Python, over the years, has emerged as the lingua franca of data science. But why?

  1. Versatile Libraries: Python boasts an array of libraries, such as NumPy, pandas, and scikit-learn, specifically tailored for data science tasks.

  2. Community Support: The vast Python community ensures regular updates, myriad tutorials, and instant help on forums.

  3. Intuitive Syntax: Python’s clear and readable syntax makes it perfect for beginners.

  4. Flexibility: Python seamlessly integrates with other languages, making it ideal for diverse tasks.

  5. Industry Adoption: Major tech companies use Python, ensuring ample job opportunities.

While languages like R and tools like KNIME have their strengths, Python’s holistic ecosystem and adaptability make it the preferred choice for many. All code examples in this book will be written in Python.

4.4. Open source libraries#

Python’s prowess in data science can be attributed to its incredible libraries. These libraries, backed by a robust open-source community, are the backbone of various data operations:

  • NumPy: Fundamental package for numerical computations in Python. NumPy Documentation

  • pandas: Offers data structures and operations for manipulating numerical tables and time series. pandas Documentation

  • SciPy: Builds on NumPy and provides a large number of functions that operate on NumPy arrays and are useful for different types of scientific and engineering applications. SciPy Documentation

  • scikit-learn: Simple and efficient tools for data mining and data analysis. scikit-learn Documentation

4.5. Setting Up Your Environment#

4.5.1. Prerequisites#

Before we begin, please ensure you have Anaconda or Miniconda installed on your machine. If you haven’t already done so, you can download and install Anaconda from here. Anaconda is a free and open-source distribution of Python for scientific computing. It comes with conda, a package, dependency, and environment manager. Miniconda is a smaller, “minimal” version of Anaconda that includes only conda and Python.

4.5.2. Step 1: Clone the Repository#

The first step is to clone the repository for this course. This can be done by using the git clone command:

git clone https://github.com/florian-huber/data_science_course.git

This command will create a new directory named data_science_course in your current directory, and download the entire repository into that directory.

4.5.3. Step 2: Navigate to the Repository#

Next, navigate into the new data_science_course directory:

cd data_science_course

The cd command (which stands for “change directory”) will move you into the directory that you specify after it.

4.5.4. Step 3: Create a New Environment#

Once you’re in the data_science_course directory, you can create a new conda environment for this course. This can be done using the conda env create command, along with the -f flag to specify the file defining the environment:

conda env create -f environment.yml

This command will create a new conda environment named data_science_course, based on the specifications in the environment.yml file. The environment will include Python 3.9, along with a number of other Python packages that are used in this course.

4.5.5. Step 4: Activate the New Environment#

After the new environment has been created, you can activate it using the conda activate command:

conda activate data_science_course

Once the environment is activated, you can start working on the course materials. Remember, every time you want to work on the course, you should first activate the environment.

4.5.6. Step 5: Updating the Environment#

In case of updates to the environment.yml file, you can update your conda environment using the conda env update command:

conda env update -f environment.yml --prune

The --prune option causes conda to remove any dependencies that are no longer required from the environment.

With these steps, you should have everything set up and ready to start diving into the material for this data science course. Happy data science coding!

# Provided material
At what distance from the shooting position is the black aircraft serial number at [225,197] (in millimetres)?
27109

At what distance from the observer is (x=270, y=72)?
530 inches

# Activity list
A) In the passage on Python for data science, what does the --prune option make conda do?
B) Write out the stretch of the passage on Python for data science from "4.5.5. Step 4: Activate" through "activate the environment.".

# Numbered answers
A) It makes conda remove any dependencies that are no longer required from the environment.

B)
4.5.5. Step 4: Activate the New Environment#

After the new environment has been created, you can activate it using the conda activate command:

conda activate data_science_course

Once the environment is activated, you can start working on the course materials. Remember, every time you want to work on the course, you should first activate the environment.